Angry Birds was recently knocked off its perch as the top free iPhone app by Bubble Ball, a game designed by a 14-year-old America in which the user tilts their phone to roll a ball around obstacles.
No word on any upcoming Bubble Ball movies at time of print.
3D gaming and Godzone
The latest in gaming technology is heading this way ... slowly.
According to a Nintendo news release, a press conference will be held in Sydney on February 6 regarding the Australian and New Zealand release date for the portable Nintendo 3DS.
The hook with this latest in gaming technology is that it allows the user to experience games and content in 3D without the need for special glasses.
"Nintendo 3DS is a category of one - the experience simply doesn't exist anywhere else," said Nintendo of America president, Reggie Fils-Aime.
"You have to see Nintendo 3DS to believe it. And it's like nothing you've ever seen before."
It will also let the user view 3D pictures and movies, and take 3D pictures thanks to two 3D cameras in the console.
Nintendo says it has more than 30 games tailored for the system and ready for release in early June.
Its world debut will take place in Japan on February 26. It'll then arrive in Europe on March 25 and the United States on March 27.
When good cables go bad

That innocent-looking USB cable might be your computer's worst enemy.
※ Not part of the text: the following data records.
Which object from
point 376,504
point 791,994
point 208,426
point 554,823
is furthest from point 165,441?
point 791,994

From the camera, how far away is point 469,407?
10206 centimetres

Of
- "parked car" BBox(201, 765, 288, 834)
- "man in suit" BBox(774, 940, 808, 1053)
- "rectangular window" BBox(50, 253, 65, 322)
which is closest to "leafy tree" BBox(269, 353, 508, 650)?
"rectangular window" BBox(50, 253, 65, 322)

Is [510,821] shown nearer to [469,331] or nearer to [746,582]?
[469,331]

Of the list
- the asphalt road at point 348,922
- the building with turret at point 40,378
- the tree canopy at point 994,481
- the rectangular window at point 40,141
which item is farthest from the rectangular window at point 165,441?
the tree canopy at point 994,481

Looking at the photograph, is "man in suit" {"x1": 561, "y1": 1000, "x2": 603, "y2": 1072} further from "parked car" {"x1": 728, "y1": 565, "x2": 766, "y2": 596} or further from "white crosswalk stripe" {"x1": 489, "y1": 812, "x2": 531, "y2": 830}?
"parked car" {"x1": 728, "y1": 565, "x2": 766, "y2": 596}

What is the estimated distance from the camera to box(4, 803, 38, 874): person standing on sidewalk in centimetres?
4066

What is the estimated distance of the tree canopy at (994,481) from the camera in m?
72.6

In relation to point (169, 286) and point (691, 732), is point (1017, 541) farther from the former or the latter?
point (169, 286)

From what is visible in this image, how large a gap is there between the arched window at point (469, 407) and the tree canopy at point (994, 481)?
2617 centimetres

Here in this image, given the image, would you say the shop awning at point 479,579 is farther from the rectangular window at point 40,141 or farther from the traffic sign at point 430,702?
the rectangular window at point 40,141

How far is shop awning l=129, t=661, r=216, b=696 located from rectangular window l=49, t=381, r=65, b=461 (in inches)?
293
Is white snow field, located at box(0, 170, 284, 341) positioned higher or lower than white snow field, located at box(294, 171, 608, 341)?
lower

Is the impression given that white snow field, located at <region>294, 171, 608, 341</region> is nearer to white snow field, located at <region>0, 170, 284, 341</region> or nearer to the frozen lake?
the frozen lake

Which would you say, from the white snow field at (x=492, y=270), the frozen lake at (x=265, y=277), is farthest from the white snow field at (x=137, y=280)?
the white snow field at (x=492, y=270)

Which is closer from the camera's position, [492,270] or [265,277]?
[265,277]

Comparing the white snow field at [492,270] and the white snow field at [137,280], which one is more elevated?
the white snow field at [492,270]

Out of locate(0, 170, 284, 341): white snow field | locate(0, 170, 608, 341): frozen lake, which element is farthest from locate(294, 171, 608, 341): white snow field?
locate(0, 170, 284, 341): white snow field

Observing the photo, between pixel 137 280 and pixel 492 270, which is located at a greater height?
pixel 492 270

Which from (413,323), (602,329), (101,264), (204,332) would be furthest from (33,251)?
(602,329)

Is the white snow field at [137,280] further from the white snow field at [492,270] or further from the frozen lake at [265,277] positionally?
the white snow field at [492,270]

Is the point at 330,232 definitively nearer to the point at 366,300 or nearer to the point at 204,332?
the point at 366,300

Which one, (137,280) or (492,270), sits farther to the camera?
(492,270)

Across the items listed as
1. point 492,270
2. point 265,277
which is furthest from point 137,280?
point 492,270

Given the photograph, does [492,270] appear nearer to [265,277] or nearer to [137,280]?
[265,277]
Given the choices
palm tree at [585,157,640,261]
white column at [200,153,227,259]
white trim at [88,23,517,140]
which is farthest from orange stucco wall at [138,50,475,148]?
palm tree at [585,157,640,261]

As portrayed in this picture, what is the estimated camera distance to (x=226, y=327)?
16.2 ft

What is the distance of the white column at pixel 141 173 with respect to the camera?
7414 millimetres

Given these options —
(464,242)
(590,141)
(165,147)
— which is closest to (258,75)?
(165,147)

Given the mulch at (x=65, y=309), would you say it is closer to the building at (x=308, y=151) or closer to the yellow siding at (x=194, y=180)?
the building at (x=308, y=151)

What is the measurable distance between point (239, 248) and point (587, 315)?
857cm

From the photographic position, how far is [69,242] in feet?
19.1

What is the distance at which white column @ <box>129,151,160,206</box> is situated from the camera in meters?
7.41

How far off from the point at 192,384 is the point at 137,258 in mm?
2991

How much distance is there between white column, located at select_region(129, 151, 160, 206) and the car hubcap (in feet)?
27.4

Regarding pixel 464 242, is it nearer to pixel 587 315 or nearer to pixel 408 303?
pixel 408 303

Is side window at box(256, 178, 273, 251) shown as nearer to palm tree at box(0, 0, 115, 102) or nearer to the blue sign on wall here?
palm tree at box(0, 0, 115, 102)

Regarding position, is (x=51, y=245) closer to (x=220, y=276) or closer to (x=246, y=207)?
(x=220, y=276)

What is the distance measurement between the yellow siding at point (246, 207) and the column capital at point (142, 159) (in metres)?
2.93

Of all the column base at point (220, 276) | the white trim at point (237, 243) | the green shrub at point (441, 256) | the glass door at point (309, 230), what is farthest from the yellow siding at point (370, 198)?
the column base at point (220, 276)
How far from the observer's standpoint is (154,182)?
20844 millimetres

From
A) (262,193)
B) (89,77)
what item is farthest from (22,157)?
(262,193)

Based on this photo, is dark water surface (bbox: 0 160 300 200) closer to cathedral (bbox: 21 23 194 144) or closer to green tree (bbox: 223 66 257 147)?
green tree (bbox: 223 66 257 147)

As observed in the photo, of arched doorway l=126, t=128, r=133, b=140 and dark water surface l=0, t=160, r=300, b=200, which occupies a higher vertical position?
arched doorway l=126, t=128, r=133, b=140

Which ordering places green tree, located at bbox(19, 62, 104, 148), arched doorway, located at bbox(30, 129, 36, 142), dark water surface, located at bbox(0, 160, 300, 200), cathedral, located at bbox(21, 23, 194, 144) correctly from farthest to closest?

Two researchers have cooked up a way to turn USB cables into weapons that attack computers and smartphones.
Angelos Stavrou, an assistant professor at George Mason University, and student Zhaohui Wang, have written software that makes a USB drive launch a stealth attack on computers or smartphones.
Eagle eyes can spot a pop-up that flashes on the screen, but it only lasts a second or two before disappearing, leaving the computer vulnerable to whatever nastiness a hacker can dream up.
"Say your computer at home is compromised and you compromise your Android phone by connecting them," Stavrou said. "Then, whenever you connect the smartphone to another laptop or computing device, I can take over that computer also, then compromise other computers off that Android. It's a viral type of compromise using the USB cable."
There's no way to stop it and most recent anti-virus programmes won't be able to catch it, according to Stavrou. Scary stuff.